# Driver for gamepad



## Morgiee101 (Jun 30, 2008)

Hi i dont know weather im in the right section but i need a driver but its for a gamepad.

I got it from my shop and its a:

SAITEK P380 DUAL ANALOG pc gamepad

It states it workes with all versions of Vista however i have Windows 7, and even though it doesnt state it works with 7 I thought their will be drivers for it. Could someone help to find a driver please and if not, is there a way of changing the compatibility so that it can run as if it was on vista or Xp? cos yuo can do it with games just dont know how to with hardware. Thought it would be backwards compatable with vista

Thanks


----------



## BCCOMP (Jul 9, 2007)

Hi,
Have you tried to connect this to the computer to see if win7 would pick it up?
Many vista drivers are compatible with win7.
Seeing how this is supported in Vista it may be supported in win7.

Bill


----------



## joeten (Dec 4, 2008)

Hi try right clicking on the driver.exe then properties then compatibility mode and choose vista sp2


----------



## Morgiee101 (Jun 30, 2008)

Hi thanks well when i put the gamepad in the computer recognised it and installed it sucessfully but to use it nothing happens :4-dontkno

And it didnt come with a driver hense me not able to right click and going to properties unless there's another way :4-dontkno

Thanks


----------



## joeten (Dec 4, 2008)

Hi have you tried windows update to see if it throws up something,I have looked on the saitek site and cannot find a driver for that gamepad,try contacting saitek and see if they can advise if any drivers are available http://www.saitek.com/UK/prod/gamepads.htm


----------



## BCCOMP (Jul 9, 2007)

....

**Task brief:** Please continue the forum thread above about finding a Windows 7 driver for the Saitek P380 gamepad, picking up from the last line shown.

**Stored data:**
....

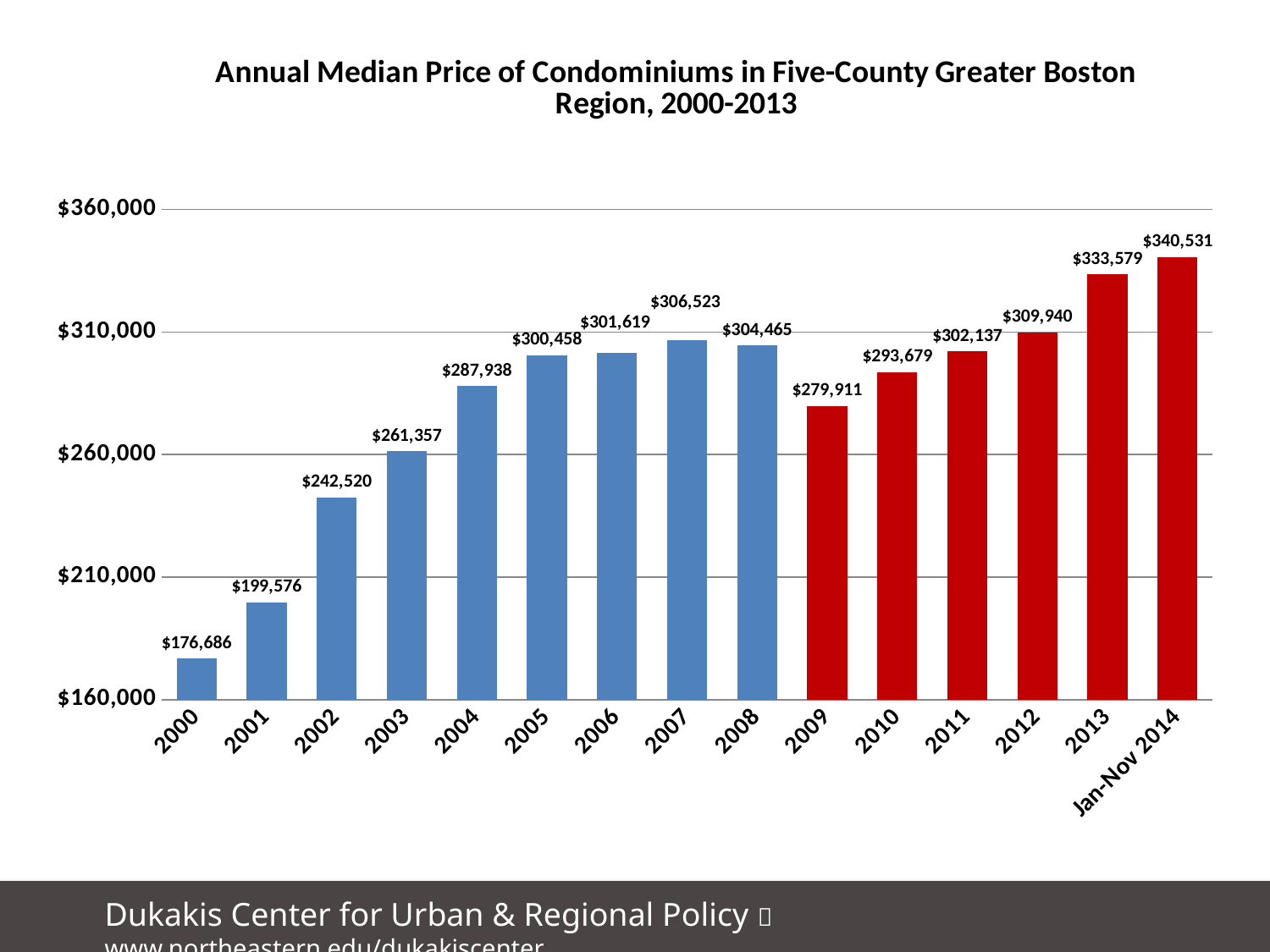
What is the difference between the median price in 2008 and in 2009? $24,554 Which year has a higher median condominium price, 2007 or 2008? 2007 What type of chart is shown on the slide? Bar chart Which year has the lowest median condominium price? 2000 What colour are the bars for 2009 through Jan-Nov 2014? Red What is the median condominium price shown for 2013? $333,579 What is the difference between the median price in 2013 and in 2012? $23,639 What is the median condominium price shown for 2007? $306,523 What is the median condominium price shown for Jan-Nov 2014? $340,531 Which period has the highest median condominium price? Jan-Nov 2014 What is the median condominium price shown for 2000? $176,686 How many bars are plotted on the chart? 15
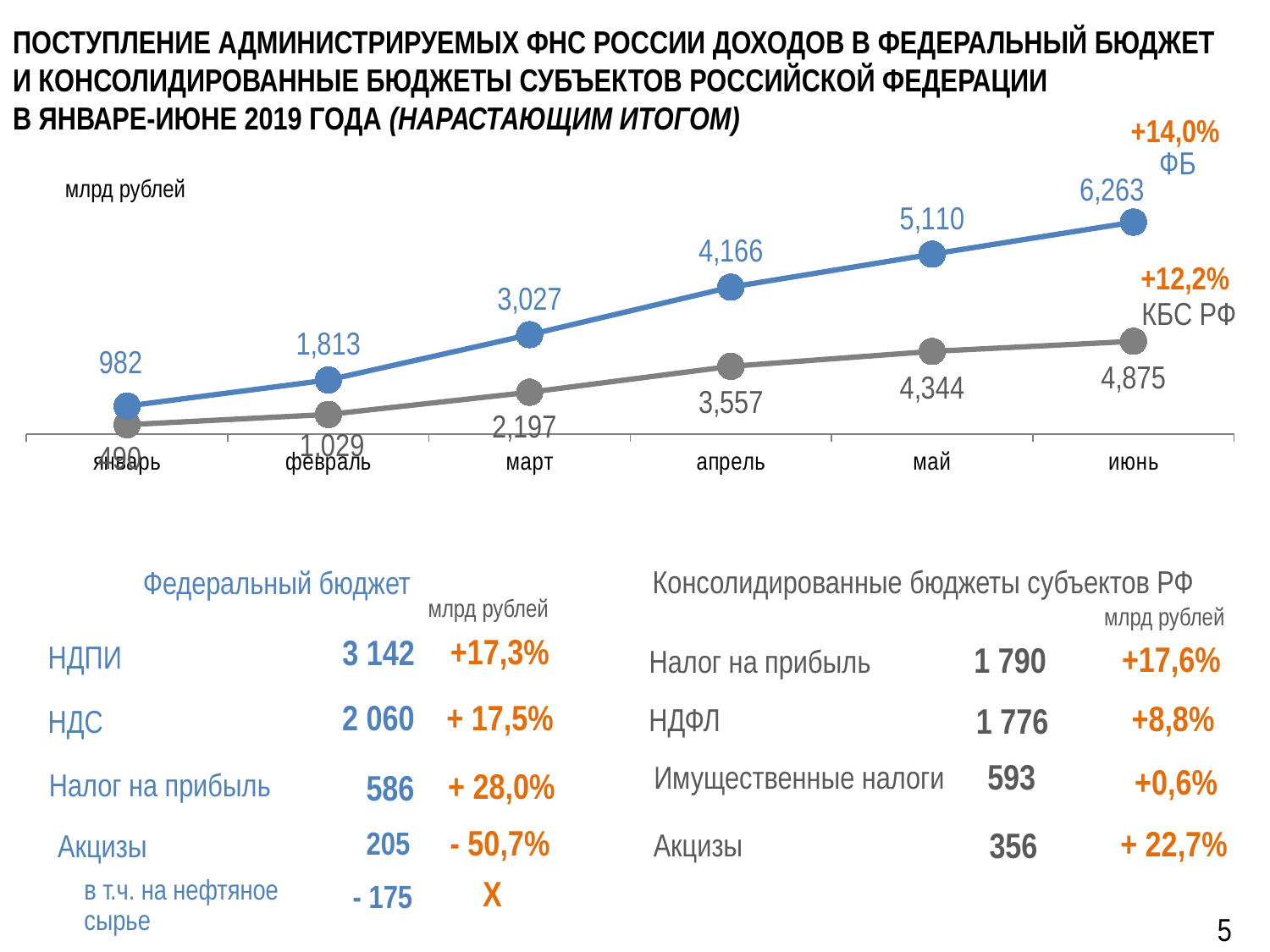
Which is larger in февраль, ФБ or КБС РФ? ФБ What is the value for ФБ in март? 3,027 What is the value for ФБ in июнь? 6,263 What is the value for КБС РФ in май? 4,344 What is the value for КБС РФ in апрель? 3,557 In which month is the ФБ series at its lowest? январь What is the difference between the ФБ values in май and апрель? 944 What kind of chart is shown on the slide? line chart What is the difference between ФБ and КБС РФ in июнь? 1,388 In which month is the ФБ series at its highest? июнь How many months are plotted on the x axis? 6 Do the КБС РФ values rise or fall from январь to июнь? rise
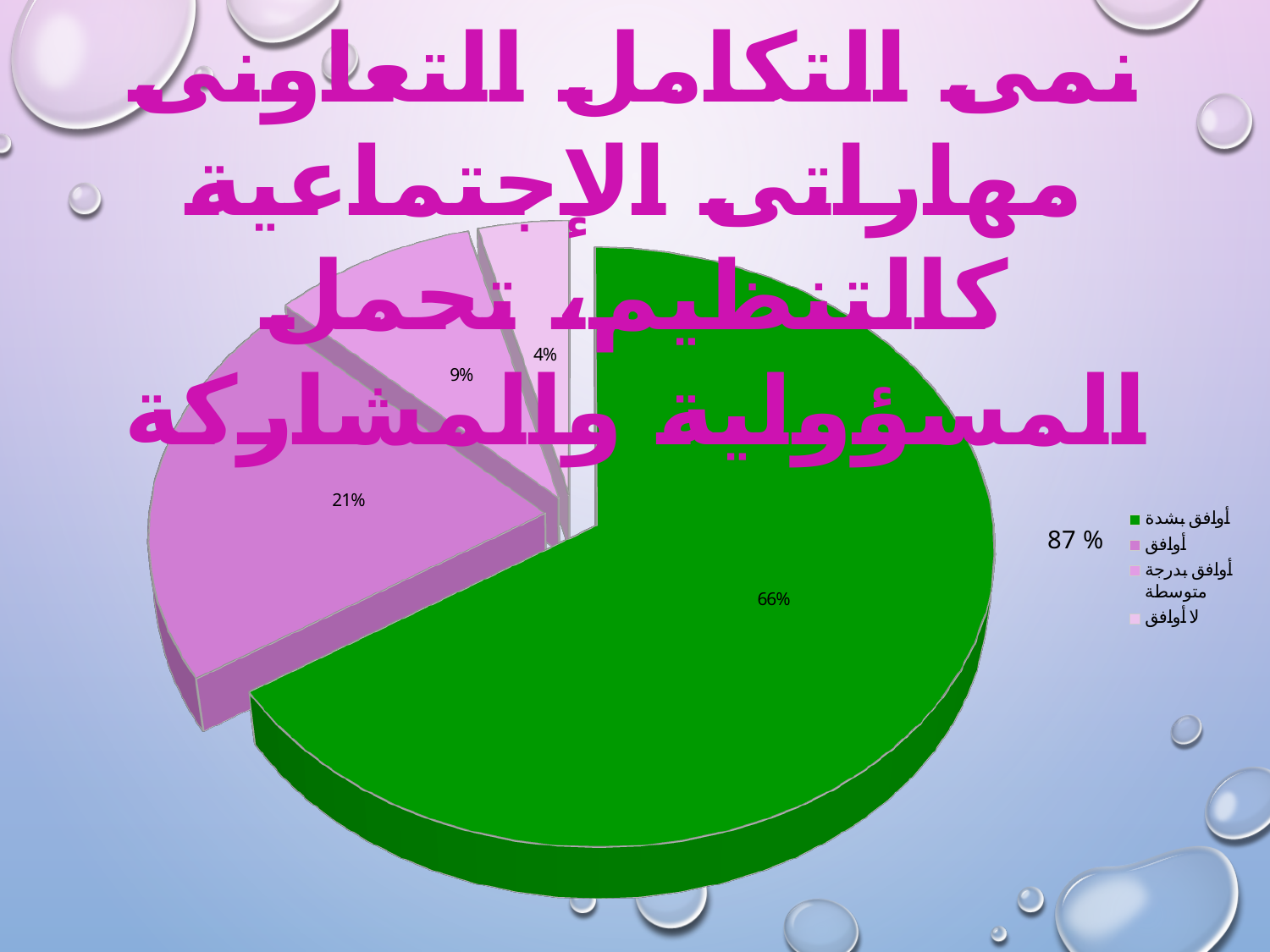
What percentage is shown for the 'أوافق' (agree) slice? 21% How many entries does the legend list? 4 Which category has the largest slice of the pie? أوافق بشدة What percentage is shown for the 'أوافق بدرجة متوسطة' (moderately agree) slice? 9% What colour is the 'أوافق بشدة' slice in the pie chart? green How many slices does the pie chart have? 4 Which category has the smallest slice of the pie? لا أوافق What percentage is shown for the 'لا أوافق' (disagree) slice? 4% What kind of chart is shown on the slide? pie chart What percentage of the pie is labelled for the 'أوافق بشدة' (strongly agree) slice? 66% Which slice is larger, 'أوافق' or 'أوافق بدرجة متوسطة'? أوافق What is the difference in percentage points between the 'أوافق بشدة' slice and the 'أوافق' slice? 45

....

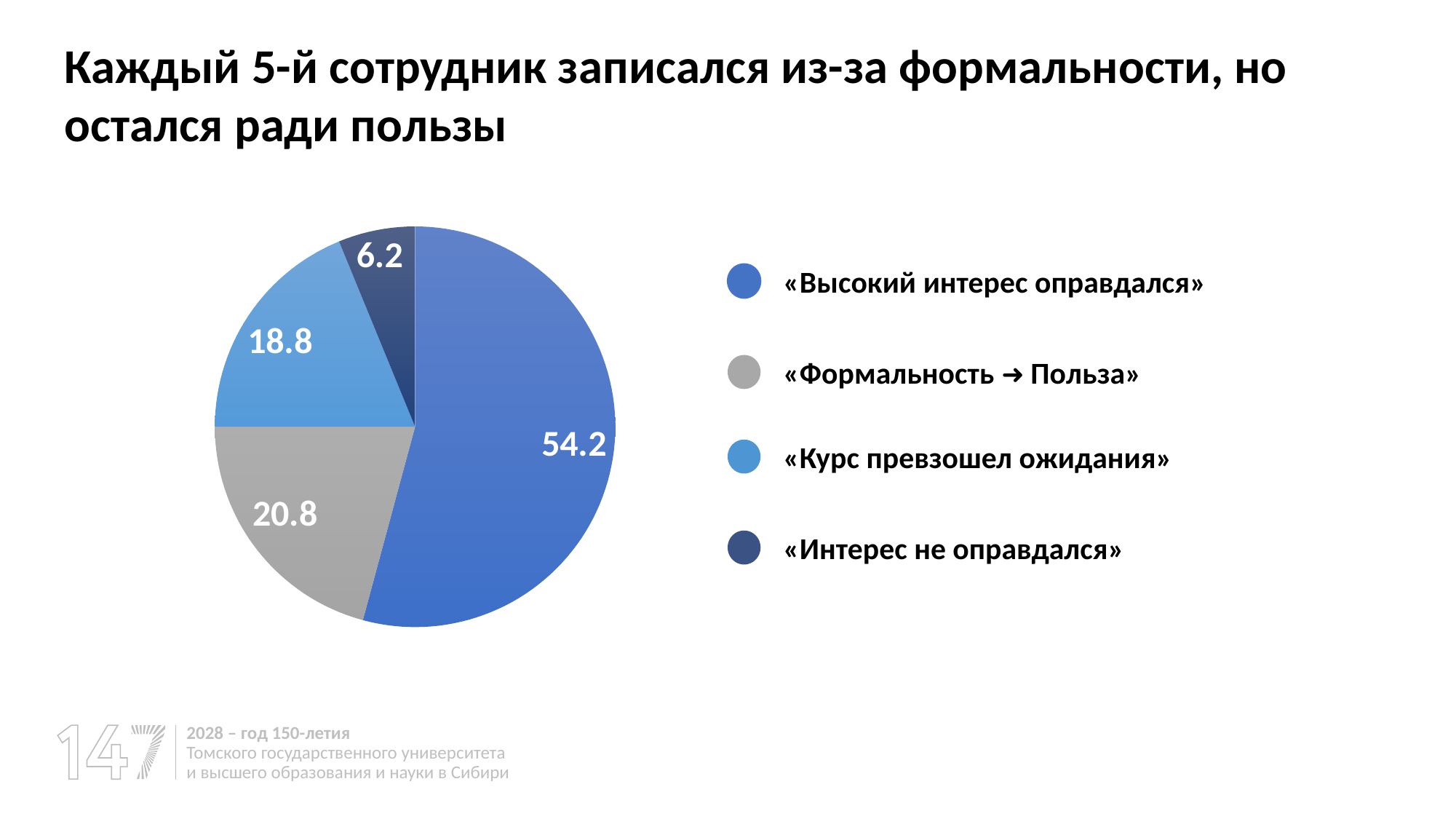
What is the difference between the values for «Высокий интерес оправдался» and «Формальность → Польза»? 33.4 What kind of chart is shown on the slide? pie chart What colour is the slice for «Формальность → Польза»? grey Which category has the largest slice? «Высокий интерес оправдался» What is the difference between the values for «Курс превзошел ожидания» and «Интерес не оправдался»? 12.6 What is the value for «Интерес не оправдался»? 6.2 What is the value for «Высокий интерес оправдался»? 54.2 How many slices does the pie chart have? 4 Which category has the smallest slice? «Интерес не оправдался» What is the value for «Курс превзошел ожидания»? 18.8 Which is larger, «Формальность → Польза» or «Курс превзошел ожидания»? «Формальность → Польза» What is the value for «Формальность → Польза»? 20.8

....

**Response area:**
In the control panel under Game Controllers (classic view) you may be able to configure it.


----------



## Morgiee101 (Jun 30, 2008)

Hi right tried all of your suggestions and all im able to do is update drivers which it currentely is. Will probs have to get in touch with manufacturer, even though windows 7 see's it and installs it thats as far as it goes if you tru to use it on anything and go on setting for gamrpads it should pop up but the computer cant see anything :4-dontkno:upset::sigh:


----------



## BCCOMP (Jul 9, 2007)

See if this driver helps:
http://www.latestdriversupdate.com/driver/56854.html

Or you could try the drivers for the P480 game pad:
ftp://ftp.saitek.com/pub/software/p480/P480driver.zip

Set a System Restore point before installing these drivers.

Bill


----------



## Wrench97 (May 10, 2008)

Try the gamepad on a different PC to make sure the device itself is good.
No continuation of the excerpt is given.